Single by The System

from the album Don't Disturb This Groove
- B-side: "Modern Girl"
- Released: January 1987
- Recorded: 1986
- Studio: Intergalactic Recording Studio (New York)
- Genre: Synth-pop; R&B;
- Length: 5:20 (full album version) 3:45 (single/video)
- Label: Atlantic
- Songwriters: David Frank; Mic Murphy;
- Producer: The System

The System singles chronology
| "The Pleasure Seekers" (1985) | "Don't Disturb This Groove" (1987) | "Nighttime Lover" (1987) |

= Don't Disturb This Groove (song) =

"Don't Disturb This Groove" is a song by the synthpop/R&B duo The System, from the 1987 album Don't Disturb This Groove. The song was written by the System's David Frank and Mic Murphy. It was released as the album's first single.

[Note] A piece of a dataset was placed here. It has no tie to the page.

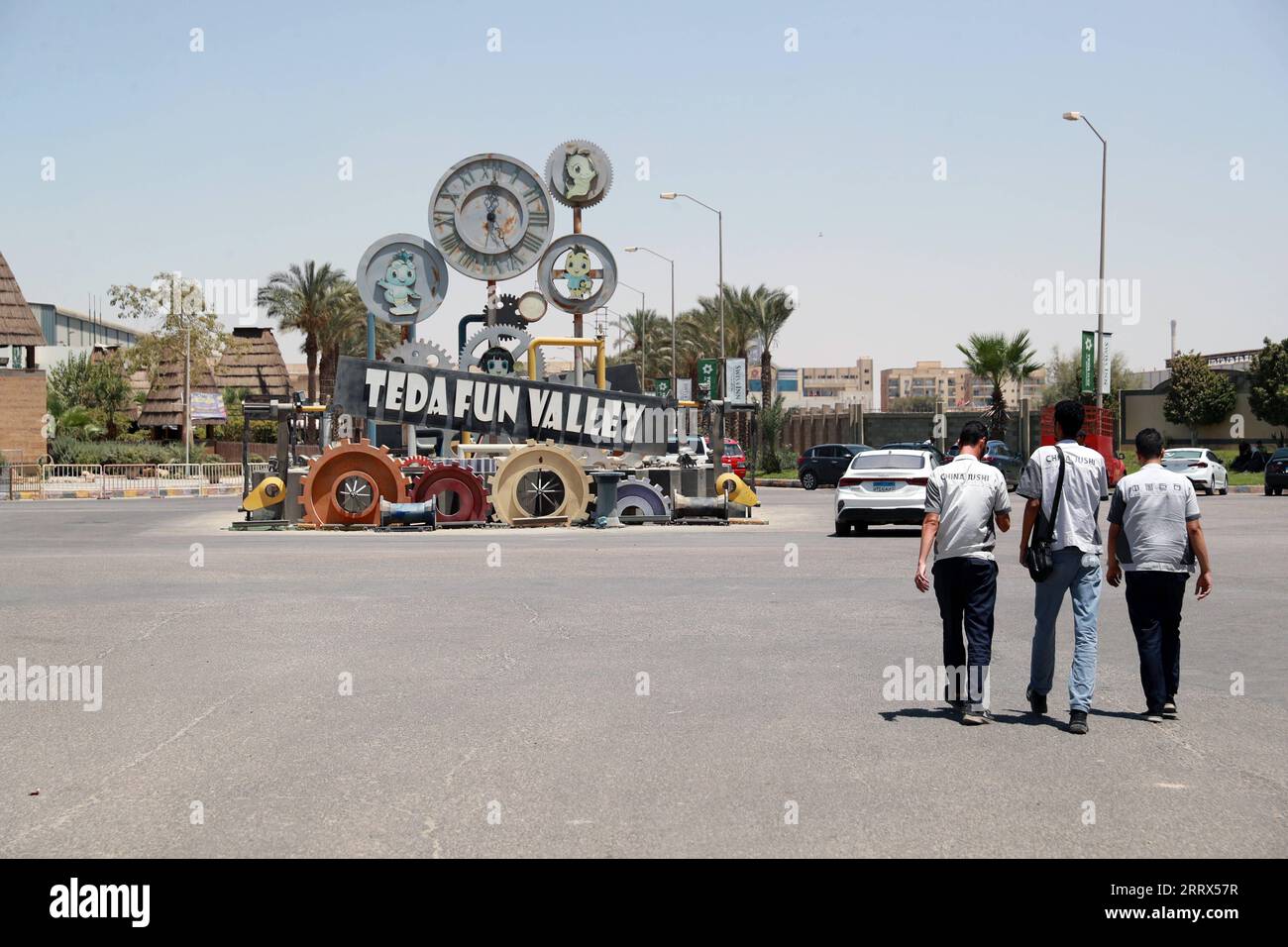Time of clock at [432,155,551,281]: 1:01
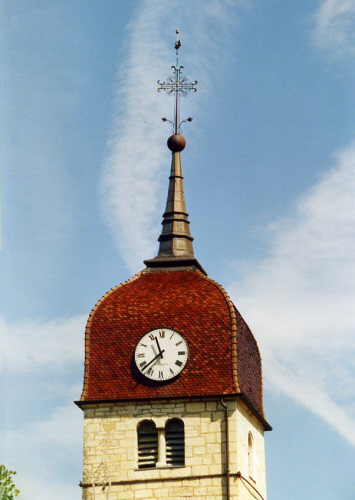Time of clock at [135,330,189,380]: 11:37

In May 1987, the song reached number 1 on the US Billboard R&B Singles chart, spending one week on top. It was later a hit on the Billboard Hot 100 during the summer of 1987 as well, peaking at number 4 in July.

==Background==
Instrumentalist David Frank said,

It was a musical track that I did first. I spent the better part of three days working on different ideas and options and I remember wondering whether I was wasting my time. Mic liked it and wrote the lyrics and melody over the track. It needed a link between the verse and chorus so we worked out the “hang a sign up on the door” section. It took a long time to get it right but it was worth it. Our manager and record company didn’t think it should be first single but Mic and I did and we won out on that, thank goodness.

==Track listing==
7" vinyl (US)
1. "Don't Disturb This Groove" (Edit of Remix) – 3:45
2. "Modern Girl" – 4:40

12" vinyl (US)
1. "Don't Disturb This Groove" (Vocal/Remix) – 5:32
2. "Don't Disturb This Groove" (Dub Version) – 4:25
3. "Don't Disturb This Groove" (Groove Remix) – 5:20

==Charts==
===Weekly charts===

Weekly chart performance for "Don't Disturb This Groove"
| Chart (1987) | Peak position |
|---|---|
| New Zealand (Recorded Music NZ) | 35 |
| US Billboard Hot 100 | 4 |
| US Billboard Adult Contemporary | 35 |
| US Billboard Hot R&B/Hip-Hop Songs | 1 |

===Year-end charts===

Year-end chart performance for "Don't Disturb This Groove"
| Chart (1987) | Position |
|---|---|
| US Top Pop Singles (Billboard) | 57 |

==Other versions==
- Tupac sampled the song for his "Lost Souls", a song on the 1997 Gang Related film soundtrack.
- An interpolation of the song is used in Victoria Beckham's hit single "This Groove", which reached the UK Top 3 in 2004.
- The Backstreet Boys covered the song for their 2005 album, Never Gone. It remains unreleased.
- R&B group Silk recorded a cover of the song for its 2006 album, Always and Forever.
- Bronx hip-hop group Cru sampled the song for the track "Pay Attention" for their 1997 debut album Da Dirty 30.
- New York house DJ Chris Malinchak sampled and remixed the song for his 2013 single "So Into You".
- Me'Shell Ndegéocello did a slow version of the song for her 2018 album Ventriloquism.